Unfortunately the SQL-based database doesn’t scale horizontally very well. Key-Value database are coming over the horizon to save us, but not soon. Serve assets from a distributed store such as Amazon S3. If it’s transient data (metrics for example) see if you can use a service to store it.

Keep your SQL database for your long term business data.

No silver bullet, have an idea of the options you have, and invest time getting familiar with profiling tools. Not always that Ruby is slow, it may not even by the Ruby tier of your app. Easy to have simplistic view, but it is key to find out what your scalability issues are.

Tools Used at Heroku

Performance-wise, use NetCat or AB to genreate network load. A lot of their internal apps are not Rails based, more ‘machineware’. Smaller Sinatra or Rack apps, they use Rack Profiler that gives a breakdown of I/O, user and system on a per request basis. Unglamorous tools, but for doing performance work it’s crunching lots of data or simulating many users.

Use New Relic: has been instrumental in bringing on large client with load issues into the Heroku cloud. Glued to the stats, to find the areas where the site had problems.

Less local tools more outsourced serviced processes, for example Exception processing tools, Hoptoad, Exceptional. You get an API key, plug it in and then your app sends data to these services and you can use them outside of your app. Lighthouse or even Google Apps, it used to be you needed all these things setup internally, but now you don’t.
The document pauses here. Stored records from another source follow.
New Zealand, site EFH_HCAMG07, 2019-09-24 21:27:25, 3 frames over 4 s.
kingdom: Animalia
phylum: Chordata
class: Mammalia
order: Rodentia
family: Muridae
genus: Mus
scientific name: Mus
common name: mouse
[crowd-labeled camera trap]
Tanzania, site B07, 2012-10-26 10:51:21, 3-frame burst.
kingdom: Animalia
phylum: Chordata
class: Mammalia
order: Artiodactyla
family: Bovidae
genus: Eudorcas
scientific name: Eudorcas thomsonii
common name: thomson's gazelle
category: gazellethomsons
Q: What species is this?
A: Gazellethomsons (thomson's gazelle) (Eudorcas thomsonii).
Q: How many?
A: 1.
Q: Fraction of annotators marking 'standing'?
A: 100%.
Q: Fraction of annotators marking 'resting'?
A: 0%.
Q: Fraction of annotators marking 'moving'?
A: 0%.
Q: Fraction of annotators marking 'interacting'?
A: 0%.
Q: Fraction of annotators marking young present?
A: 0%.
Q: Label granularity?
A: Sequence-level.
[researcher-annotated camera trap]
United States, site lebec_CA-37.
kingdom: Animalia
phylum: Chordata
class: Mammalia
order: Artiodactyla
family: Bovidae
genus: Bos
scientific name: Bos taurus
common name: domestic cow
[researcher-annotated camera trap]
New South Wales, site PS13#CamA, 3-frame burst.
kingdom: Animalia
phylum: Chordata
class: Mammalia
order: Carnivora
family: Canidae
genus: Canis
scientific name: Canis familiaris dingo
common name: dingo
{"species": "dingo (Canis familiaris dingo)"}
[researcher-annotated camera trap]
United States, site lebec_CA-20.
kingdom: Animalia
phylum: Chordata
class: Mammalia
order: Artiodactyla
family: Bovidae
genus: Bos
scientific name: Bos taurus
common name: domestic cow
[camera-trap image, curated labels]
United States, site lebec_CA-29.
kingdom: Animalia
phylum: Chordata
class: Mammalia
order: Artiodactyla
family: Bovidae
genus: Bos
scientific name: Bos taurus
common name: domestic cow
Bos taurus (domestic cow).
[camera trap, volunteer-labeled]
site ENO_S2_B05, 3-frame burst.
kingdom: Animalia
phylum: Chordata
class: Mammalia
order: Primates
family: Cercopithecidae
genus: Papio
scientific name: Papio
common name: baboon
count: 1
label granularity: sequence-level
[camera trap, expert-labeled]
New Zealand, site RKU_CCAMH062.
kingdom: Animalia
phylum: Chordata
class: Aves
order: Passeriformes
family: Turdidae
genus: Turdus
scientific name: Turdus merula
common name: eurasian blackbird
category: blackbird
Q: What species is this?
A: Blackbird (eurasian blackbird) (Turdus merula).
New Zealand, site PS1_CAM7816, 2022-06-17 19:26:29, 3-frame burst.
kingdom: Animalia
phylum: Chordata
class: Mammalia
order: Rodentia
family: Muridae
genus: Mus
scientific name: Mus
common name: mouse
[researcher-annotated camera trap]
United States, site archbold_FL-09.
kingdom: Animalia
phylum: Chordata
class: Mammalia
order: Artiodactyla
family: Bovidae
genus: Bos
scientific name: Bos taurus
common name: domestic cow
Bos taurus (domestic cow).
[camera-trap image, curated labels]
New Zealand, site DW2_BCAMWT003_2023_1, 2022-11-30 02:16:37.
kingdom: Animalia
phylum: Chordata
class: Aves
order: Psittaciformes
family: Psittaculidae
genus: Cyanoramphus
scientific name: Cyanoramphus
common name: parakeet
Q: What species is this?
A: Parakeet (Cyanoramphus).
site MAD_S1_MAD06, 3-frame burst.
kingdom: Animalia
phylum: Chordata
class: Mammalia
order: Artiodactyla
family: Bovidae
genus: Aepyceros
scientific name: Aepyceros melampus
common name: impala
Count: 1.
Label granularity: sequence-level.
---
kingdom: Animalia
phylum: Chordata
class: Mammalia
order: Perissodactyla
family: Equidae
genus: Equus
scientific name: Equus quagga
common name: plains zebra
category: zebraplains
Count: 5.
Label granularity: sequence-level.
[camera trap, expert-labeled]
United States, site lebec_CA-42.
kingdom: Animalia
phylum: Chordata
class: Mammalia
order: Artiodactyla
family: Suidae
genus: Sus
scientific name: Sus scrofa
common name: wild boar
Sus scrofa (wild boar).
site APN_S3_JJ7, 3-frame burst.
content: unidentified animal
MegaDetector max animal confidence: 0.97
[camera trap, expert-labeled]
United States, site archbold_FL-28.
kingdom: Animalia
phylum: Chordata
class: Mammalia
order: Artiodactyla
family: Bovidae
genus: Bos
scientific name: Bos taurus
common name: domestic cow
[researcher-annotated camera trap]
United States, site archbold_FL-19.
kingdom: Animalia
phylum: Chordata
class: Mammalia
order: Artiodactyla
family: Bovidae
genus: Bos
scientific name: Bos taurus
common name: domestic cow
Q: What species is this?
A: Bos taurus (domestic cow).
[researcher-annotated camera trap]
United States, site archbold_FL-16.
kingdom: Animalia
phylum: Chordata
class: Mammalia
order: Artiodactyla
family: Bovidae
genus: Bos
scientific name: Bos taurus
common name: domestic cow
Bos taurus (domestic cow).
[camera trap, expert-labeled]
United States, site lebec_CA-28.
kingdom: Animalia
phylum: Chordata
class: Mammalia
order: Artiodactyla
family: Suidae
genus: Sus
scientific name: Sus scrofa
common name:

Continuous integration, pain to set up so people leave it until they really have to, run>code>run is a promising service. Ticket tracking, performance monitoring all run by someone else giving it a nice user interface and you linking in through APIs is something that we’re gonna see more and more of.

They use IRC for chat, use git for source control, but not much more for team management. They’re a team of laptop nomads, no desks, everyone just sits with each other. The fact they’re using EC2 means they don’t need to be near the physical servers. A fine thing.

All their development is against EC2 as well, which surprises some people. Each developer has a cluster of EC2 instances, and they develop in the cloud. All virtual hardware, means their development environment is the same as their production. It makes it harder to use textmate, but most of the team are vim users. (Except their frustrated designer!)